The most significant finding was the reduction in cognitive workload. The NASA-TLX data showed that on a 100-point scale for mental demand, the average score for Sensible Agent was 21.1, compared to 65.0 for the baseline with a statistically significant difference (𝑝 < .001). We saw a similar significant reduction in perceived effort (𝑝 = .0039), which suggests that the proactive system successfully offloaded the mental work of forming a query.
Regarding usability, both systems performed well, with no statistically significant difference between their SUS scores (𝑝 = .11). However, participants expressed a strong and statistically significant preference for Sensible Agent (𝑝 = .0074). On a 7-point scale, the average preference rating was 6.0 for Sensible Agent, compared to 3.8 for the baseline.

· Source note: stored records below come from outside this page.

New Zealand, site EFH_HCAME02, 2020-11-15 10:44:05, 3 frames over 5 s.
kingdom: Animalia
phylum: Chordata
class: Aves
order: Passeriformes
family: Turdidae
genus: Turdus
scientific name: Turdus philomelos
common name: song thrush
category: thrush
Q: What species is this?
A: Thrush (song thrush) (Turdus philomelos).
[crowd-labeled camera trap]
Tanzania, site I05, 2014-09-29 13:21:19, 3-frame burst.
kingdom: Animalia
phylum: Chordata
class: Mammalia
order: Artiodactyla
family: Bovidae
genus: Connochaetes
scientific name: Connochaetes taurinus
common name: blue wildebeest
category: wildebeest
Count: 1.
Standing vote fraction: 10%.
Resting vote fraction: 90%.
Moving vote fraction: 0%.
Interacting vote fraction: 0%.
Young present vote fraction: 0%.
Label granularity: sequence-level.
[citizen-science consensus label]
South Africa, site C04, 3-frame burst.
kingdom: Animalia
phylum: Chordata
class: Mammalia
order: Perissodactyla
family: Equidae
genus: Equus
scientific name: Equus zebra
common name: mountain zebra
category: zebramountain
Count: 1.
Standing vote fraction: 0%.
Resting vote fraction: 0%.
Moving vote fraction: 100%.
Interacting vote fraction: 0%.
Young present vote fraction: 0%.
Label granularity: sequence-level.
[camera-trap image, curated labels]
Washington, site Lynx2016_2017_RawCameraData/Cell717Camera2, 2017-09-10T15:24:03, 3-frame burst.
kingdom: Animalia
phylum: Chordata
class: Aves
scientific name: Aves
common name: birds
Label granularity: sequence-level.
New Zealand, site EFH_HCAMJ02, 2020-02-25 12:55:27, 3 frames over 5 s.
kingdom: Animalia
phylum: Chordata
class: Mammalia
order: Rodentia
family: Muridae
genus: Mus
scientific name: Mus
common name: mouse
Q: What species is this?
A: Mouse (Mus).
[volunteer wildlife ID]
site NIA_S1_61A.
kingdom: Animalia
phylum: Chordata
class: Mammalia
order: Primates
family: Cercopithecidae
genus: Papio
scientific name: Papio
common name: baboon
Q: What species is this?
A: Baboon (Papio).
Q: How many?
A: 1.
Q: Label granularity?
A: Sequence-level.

For the interaction time, logged from the moment a prompt was triggered to the final system response to the user’s input, the baseline was faster (μ = 16.4s) compared to Sensible Agent (μ = 28.5s). This difference is an expected trade-off of the system’s two-step interaction flow, where the agent first proposes an action and the user then confirms it. The strong user preference for Sensible Agent suggests this trade-off was acceptable, particularly in social contexts where discretion and minimal user effort were important.